En Arabia Saudita no existen ríos permanentes. Tampoco lagos naturales. El agua dulce siempre fue un recurso limitado, dependiente de acuíferos profundos y lluvias escasas. Sin embargo, bajo el desierto más árido del país, está tomando forma algo inédito: un río artificial que no se ve desde la superficie. No tiene cauce, ni corriente visible, ni desembocadura natural.
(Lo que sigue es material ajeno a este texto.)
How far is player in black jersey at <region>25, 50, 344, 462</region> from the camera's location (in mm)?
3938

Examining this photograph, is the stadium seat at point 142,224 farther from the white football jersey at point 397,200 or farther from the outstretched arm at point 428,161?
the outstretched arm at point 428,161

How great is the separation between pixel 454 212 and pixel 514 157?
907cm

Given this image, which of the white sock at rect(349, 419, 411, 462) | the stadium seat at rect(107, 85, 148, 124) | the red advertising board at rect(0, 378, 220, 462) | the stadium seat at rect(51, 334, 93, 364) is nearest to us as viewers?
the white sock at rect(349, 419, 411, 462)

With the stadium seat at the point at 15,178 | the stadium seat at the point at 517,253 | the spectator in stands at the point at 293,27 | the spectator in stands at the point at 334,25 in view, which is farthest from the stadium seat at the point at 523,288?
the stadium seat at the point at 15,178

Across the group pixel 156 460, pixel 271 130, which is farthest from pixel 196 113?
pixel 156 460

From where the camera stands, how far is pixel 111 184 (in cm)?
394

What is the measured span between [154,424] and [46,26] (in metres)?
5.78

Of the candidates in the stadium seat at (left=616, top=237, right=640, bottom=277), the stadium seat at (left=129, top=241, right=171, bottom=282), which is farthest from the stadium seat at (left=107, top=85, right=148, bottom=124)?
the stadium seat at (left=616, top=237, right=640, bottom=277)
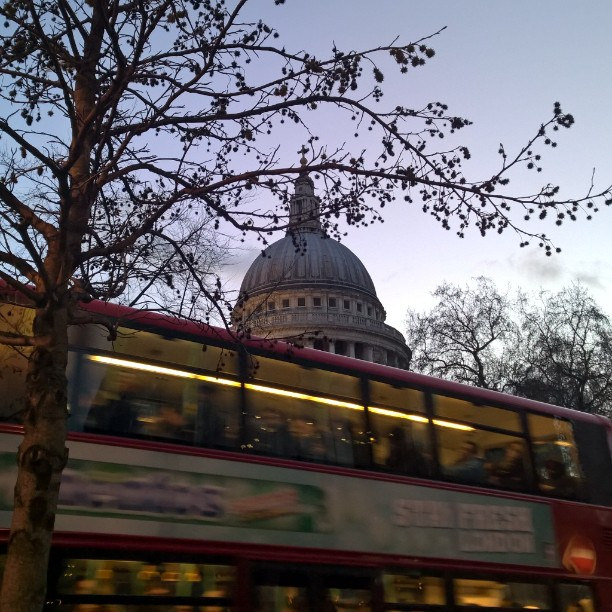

Es un río de ingeniería.
Una red subterránea gigantesca que convierte agua de mar en potable y la transporta desde la costa del Mar Rojo hasta comunidades que jamás tuvieron acceso directo al océano.
Del mar al desierto, gota a gota

El sistema comienza en Ras Mohaisen, una zona costera donde se levantan enormes plantas desalinizadoras. Allí, el agua marina es tratada mediante ósmosis inversa, un proceso que elimina sales, minerales y microorganismos hasta volverla apta para consumo humano. Una vez potabilizada, el agua inicia su viaje bajo tierra.
Kilómetros de tuberías subterráneas —interconectadas con estaciones de bombeo y control— atraviesan el desierto saudí transportando millones de metros cúbicos hacia el interior del país. No es una metáfora: funciona como un río, pero oculto bajo la arena. La producción parcial comenzará en 2028 y se espera que el sistema alcance su capacidad total hacia 2030.
Una infraestructura pensada para sobrevivir al futuro
Arabia Saudita lleva más de un siglo apostando por la desalinización. Su primera planta se inauguró en 1907, mucho antes de que el país se convirtiera en una potencia energética.
Hoy opera 31 plantas desalinizadoras en 17 ubicaciones, con más de 10.000 trabajadores dedicados exclusivamente al sistema hídrico nacional. A eso se suman nuevas instalaciones en construcción y una inversión acumulada que ya supera los 24.000 millones de dólares.
El objetivo es claro: garantizar agua potable para hogares, agricultura e industria en un país donde el crecimiento poblacional y urbano avanza más rápido que las reservas naturales.
El agua como cuestión estratégica

El proyecto no es solo tecnológico. Es político y geográfico. Medio Oriente es una de las regiones más áridas del planeta, con precipitaciones mínimas y temperaturas extremas. Al mismo tiempo, cuenta con economías capaces de financiar infraestructuras que serían inviables en otros lugares.
La desalinización se ha convertido en una herramienta de supervivencia regional. Arabia Saudita no está sola: países vecinos siguen estrategias similares, conscientes de que el agua es ya un recurso estratégico comparable al petróleo.
Una tendencia que se expande por el mundo
Actualmente, más de 150 países utilizan algún sistema de desalinización para enfrentar la escasez hídrica. Desde islas con recursos limitados hasta regiones afectadas por sequías prolongadas, la tecnología avanza como una respuesta directa al cambio climático. El “río subterráneo” saudí es una de las expresiones más extremas de esa tendencia.
No transforma el desierto en un oasis, pero sí demuestra algo fundamental: en un planeta cada vez más seco, la supervivencia ya no depende solo de la geografía, sino de la ingeniería. Y bajo la arena, silencioso e invisible, ese río artificial ya empezó a correr.